If we fast for glory, we are not embracing the virtues, and so all our fast does is cause us pain and sorrow for no good reason. Truly, the point is to make sure we do not end up becoming selfish,  using and consuming the world around us at the expense of others. If we love someone, we will take care of them and do good for them, even if it comes at our expense; training ourselves to deny ourselves through fasting helps us learn how to properly deny ourselves; it helps us make sure we can focus on what is good and true, which means, it should help us realize our work should be for the promotion of the common good. We can gain greater patience, we can learn how to be more merciful to others, by fasting, because we learn how to deny ourselves and wait for food and what it is like to experience hunger pains, and so find ourselves sympathizing with those who needlessly hunger all the time. Fasting, in this way, helps us join in solidarity with those who are poor and needy, to care about them and their wants and needs. This is what fasting is for. It helps us move beyond a selfish mode of living, so that we can truly give of ourselves to others. Thus, the self-denial found in fasting is always for a point, that is, it is for our spiritual growth; it is not to become or encourage some sort of nihilistic act of self-destruction.
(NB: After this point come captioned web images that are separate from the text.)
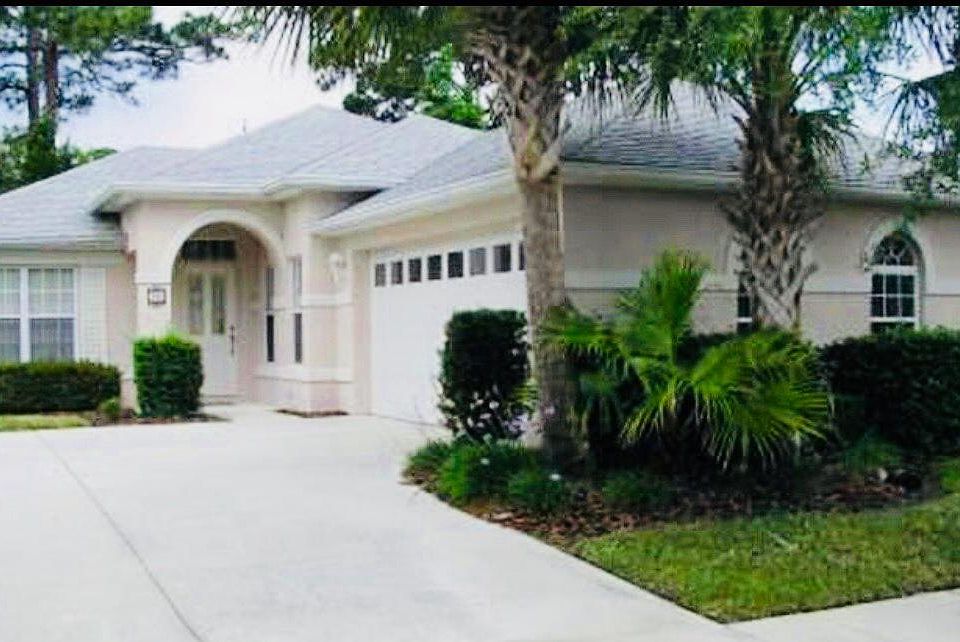 Street view of house and XL driveway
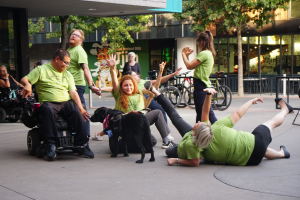 Across a paved area, a group of people in matching line green shirts are in various positions: sitting or lying on the ground, sitting in a wheelchair, standing. Arms and legs are held out at various angles.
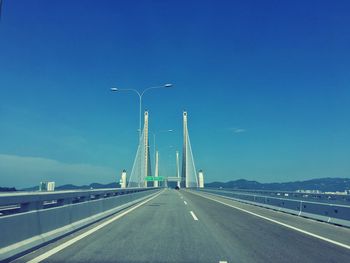 View of suspension bridge against blue sky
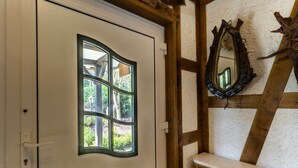 A room with a white door featuring a window with multiple panes, a wooden bench with a mirror, and exposed wooden beams on the ceiling. - Ferienhaus Stift Ennenbach (Ruppichteroth)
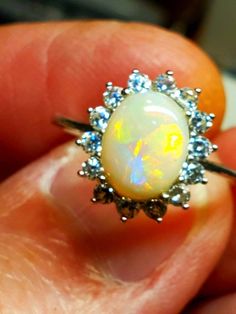 Real pretty 9x7mm white opal surrounded by a star pattern of sparkling cubic zirconia crystals. I just love this little stone. White Ethiopian Opal Ring For Promise, White Ethiopian Opal Ring For Anniversary, White Ethiopian Opal Ring For Wedding, White Ethiopian Opal Ring As Gift, White Ethiopian Opal Wedding Ring, White Ethiopian Opal Promise Ring, White Opal Cabochon Promise Ring, White Opal Ring With Halo Setting For Gift, White Opal Cabochon Ring For Promise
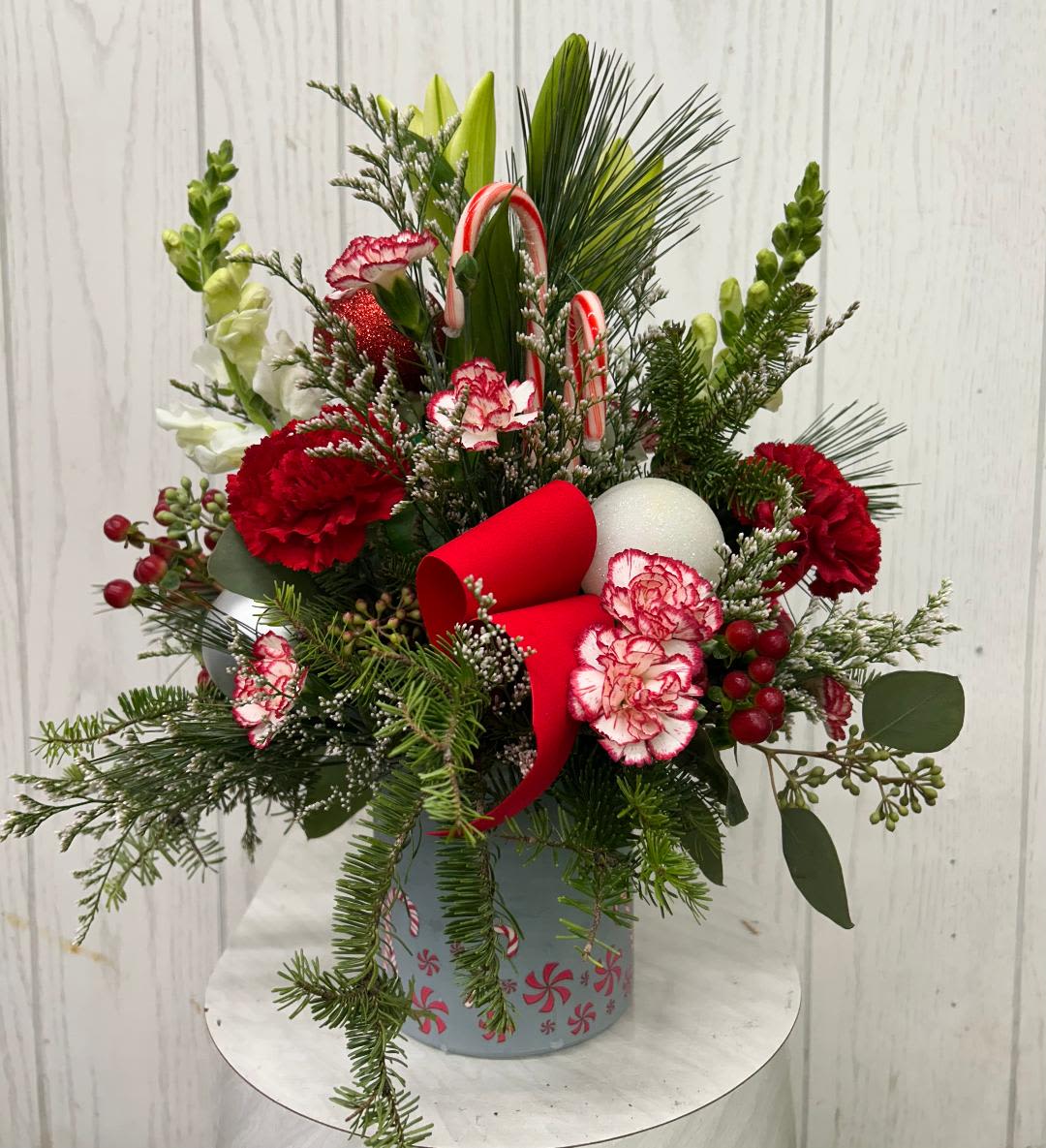 Peppermint Dream Arrangement - Celebrate the season with this festive arrangement of holiday classic flowers &amp; Christmas greens. Accented in a peppermint-themed container and candy canes. Please note: Based on current inventory, some flowers may be substituted. Rest assured, the overall look, feel, and value of the arrangement will be thoughtfully maintained. Approximately 13 inches tall.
Thus, as Abba Thomas, also says, fasting is like any and other such disciplines. It is to be put in practice properly, understanding the discipline is meant to help us grow, and through such growth, find ourselves becoming better, similar to the way others, such as smiths, develop their skills:

For the disciplines of medicine, goldsmithing, and the other skills that exist in this world are not pursued for the sake of the instruments that pertain to the work, but rather the tools are made for the sake of the skill. As these are useful to experts, so they are useless to those who are not acquainted with the discipline of the skill. And as these are of great assistance to the former, who make good use of them to accomplish their work, so they can be of no assistance at all to the latter, who, ignorant of the reason why they were designed, are content just with possessing them, because they place the sum of their usefulness in merely having them and not achieving a task. [2]

Thus, fasting is not the point of the Great Fast, rather it is what we can gain from fasting which should be the point. We should take the time of the Great Fast to develop ourselves, to grow, especially in our love, so we can reach out towards others a better, much more caring and sympathetic way. We should also use fasting as a way to help us understand how to limit ourselves so we can better give of ourselves to others. We should not, therefore, challenge each other to see who can fast the best by eating the least amount of food; rather, we should encourage each other to use the time of the Great Fast the best we can, to see how we can take its themes and disciplines as a way to become better, more loving persons.

[1] St John Cassian, The Conferences. Trans. Boniface Ramsay, OP (New York: Newman Press, 1997), 731-2 [Twenty-First Conference Of Abba Thomas On The Relaxation Of Pentecost].

[2] St John Cassian, The Conferences, 732 [Twenty-First Conference Of Abba Thomas On The Relaxation Of Pentecost].